Vorurteile machen Migranten die Bewerbung schwer

Vorurteile halten sich oft hartnäckiger in unseren Köpfen als Rotweinflecken auf hellem Teppichboden. Manchmal ist das gut, denn eine vorgefasste Meinung kann hilfreich sein, um die Welt zu verstehen und zu ordnen, was um uns herum geschieht. Meistens sind Vorurteile aber schlecht. Vor allem dann, wenn es überholte oder unwahre Stereotype sind, durch die wir andere Menschen ungerecht behandeln.

Wie hartnäckig sich schlechte Vorurteile über Zuwanderer halten, ist nicht erst seit Ex-Bundesbankvorstand Thilo Sarrazin und seinen umstrittenen Thesen bekannt.

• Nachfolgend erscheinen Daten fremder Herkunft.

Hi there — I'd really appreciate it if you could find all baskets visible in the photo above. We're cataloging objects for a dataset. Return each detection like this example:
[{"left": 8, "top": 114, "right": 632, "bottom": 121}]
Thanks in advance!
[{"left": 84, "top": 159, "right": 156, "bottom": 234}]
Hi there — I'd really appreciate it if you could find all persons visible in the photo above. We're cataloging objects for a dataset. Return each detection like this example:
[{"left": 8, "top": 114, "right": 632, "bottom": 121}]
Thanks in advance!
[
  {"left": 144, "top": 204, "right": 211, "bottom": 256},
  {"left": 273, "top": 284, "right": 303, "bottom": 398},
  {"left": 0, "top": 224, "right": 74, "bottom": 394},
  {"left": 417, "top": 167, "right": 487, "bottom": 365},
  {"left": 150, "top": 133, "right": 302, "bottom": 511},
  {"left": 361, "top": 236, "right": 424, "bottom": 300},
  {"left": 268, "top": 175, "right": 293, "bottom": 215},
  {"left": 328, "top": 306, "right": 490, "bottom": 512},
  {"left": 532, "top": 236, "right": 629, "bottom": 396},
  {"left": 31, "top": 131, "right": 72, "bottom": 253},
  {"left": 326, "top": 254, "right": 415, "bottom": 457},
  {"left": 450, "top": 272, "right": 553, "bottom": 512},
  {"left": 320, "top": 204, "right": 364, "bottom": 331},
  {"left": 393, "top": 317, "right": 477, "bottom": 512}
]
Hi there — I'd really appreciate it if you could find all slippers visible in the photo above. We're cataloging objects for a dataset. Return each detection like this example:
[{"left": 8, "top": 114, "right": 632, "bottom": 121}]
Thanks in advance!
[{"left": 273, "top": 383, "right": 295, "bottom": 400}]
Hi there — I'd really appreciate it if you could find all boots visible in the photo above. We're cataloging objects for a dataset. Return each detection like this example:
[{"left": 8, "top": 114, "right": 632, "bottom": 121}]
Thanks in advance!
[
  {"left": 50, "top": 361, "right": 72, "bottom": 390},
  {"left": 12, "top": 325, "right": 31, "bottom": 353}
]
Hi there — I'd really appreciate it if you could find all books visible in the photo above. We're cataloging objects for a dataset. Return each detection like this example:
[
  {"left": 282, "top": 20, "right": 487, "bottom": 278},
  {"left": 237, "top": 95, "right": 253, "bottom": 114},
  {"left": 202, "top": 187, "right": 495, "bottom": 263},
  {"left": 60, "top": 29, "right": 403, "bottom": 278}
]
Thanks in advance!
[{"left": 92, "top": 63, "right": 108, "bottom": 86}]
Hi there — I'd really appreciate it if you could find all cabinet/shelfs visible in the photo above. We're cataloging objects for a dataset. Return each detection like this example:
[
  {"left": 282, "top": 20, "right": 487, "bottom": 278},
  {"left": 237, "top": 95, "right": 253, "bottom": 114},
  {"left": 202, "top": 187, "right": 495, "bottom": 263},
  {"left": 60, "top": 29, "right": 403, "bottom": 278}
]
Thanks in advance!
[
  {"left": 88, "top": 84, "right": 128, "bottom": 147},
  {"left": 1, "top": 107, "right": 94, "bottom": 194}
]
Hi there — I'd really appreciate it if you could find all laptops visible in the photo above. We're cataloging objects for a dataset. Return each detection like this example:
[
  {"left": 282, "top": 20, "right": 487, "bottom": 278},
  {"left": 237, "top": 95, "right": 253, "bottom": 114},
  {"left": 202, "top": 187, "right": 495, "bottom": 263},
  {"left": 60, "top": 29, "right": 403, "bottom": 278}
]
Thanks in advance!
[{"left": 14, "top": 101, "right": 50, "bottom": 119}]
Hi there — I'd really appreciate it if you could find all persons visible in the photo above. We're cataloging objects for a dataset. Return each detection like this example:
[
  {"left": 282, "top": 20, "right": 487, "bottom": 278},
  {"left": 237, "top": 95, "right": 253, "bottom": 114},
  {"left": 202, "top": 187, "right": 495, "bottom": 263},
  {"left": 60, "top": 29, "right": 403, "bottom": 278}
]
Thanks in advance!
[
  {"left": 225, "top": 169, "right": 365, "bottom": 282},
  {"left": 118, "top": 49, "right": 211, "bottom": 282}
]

Überraschend ist aber, wie stark sie sich offenbar auch bei denen im Kopf festgesetzt haben, die es eigentlich besser wissen müssten: Firmenchefs, Personalverantwortliche, Unternehmer - also alle die, denen vor allem wichtig sein muss, was ihr Mitarbeiter kann. Und nicht, wie er aussieht oder heißt.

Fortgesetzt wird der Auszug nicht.